Like many girls, I had a diary as a child. That is where my deepest thoughts were kept. There were entries about various people, what they had done and how I felt about them. Some were friends and others family. It is also where I wrote my secrets.
People can be snoopy, especially siblings. Because of that, I knew that at any moment my diary could be found and read by those living in my home. The same people who I had written about on the pages inside. Therefore, I decided to post the following warning on the inside cover of my diary:
“To anyone who may read this diary – First of all, no one should be reading this. If you are, I apologize for whatever it may say that may upset you. This entire diary is full of my most personal feelings and things I have done that I want no one to know about. Many of which I regret. So if anyone is reading this, again I apologize and I want you to keep in mind that this is all from the past.” ~ written 1995
Even though this blog is on the world wide web and anyone can see it, at any given moment, the warning above still applies.
When I began this blog, it was for the purpose of helping me along my path toward self improvement. It was a place where I could learn myself, by being able to be myself. Out in the real world we are always trying to live up to the expectations of others. Out there, I try my best to be everything that I’m supposed to be. I put on the smile that everyone wants to see and the laughter people expect to hear.
In reality my life is pretty good, especially compared to how it could be. I have a great deal of things to be thankful for. However, I certainly don’t have it all put together and I doubt that I ever will. Learning is a life long journey. I needed a place where I could just be me. The inner me remains just that. On the inside and that gets tiring. She wants to live too.
On here, I don’t have to put on a smile if I don’t feel like it. I also have the liberty to share my thoughts and opinions openly. That’s something that is very difficult to do in the real world, because as much as people say they don’t judge you, they do. (That is why I have chosen to remain anonymous on this blog.) To my readers, if you judge me, you judge me. It bothers me to a degree, but it doesn’t have nearly the same impact as it does from those who I know personally.
To any snoopers who may drop by, this is my outlet. This is the inner me. The ‘me’ that I spend so much of my time keeping quiet, keeping hidden. She needs to breathe. She may be down one day, up the next. She may be opinionated and sometimes just strange. One thing is for certain, she’s going to speak what’s on her mind.
So as I said in my warning above, if you decide to read what is written here, “I apologize for whatever it may say that may upset you.” With that, be thankful that I have a place to breathe. This blog has been a tremendous help to me.

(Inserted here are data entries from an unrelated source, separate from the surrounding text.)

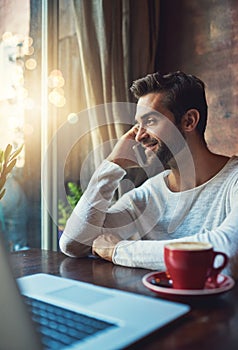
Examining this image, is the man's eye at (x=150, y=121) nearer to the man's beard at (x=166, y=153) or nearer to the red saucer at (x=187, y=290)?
the man's beard at (x=166, y=153)

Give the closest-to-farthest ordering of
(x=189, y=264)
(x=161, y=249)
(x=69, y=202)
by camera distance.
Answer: (x=189, y=264) < (x=161, y=249) < (x=69, y=202)

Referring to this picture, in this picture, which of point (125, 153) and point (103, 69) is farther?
point (103, 69)

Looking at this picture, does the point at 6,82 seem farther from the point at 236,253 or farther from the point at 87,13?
the point at 236,253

It’s also not all about selfish gain, because what I learn here is constantly being shared with those in my real life. Whether it be compassion, understanding, different perspectives or changing the way I respond to situations, other people benefit from this as well. It’s not all about me. It’s also about you, the reader – whoever you are.
As for my fellow bloggers – thank you. You have all had such a great impact on my life. You have taught me many things. You have changed my way of thinking. Through your posts, I have discovered my flaws and weaknesses. You have made me cry and you have made me laugh. I appreciate you. All of you.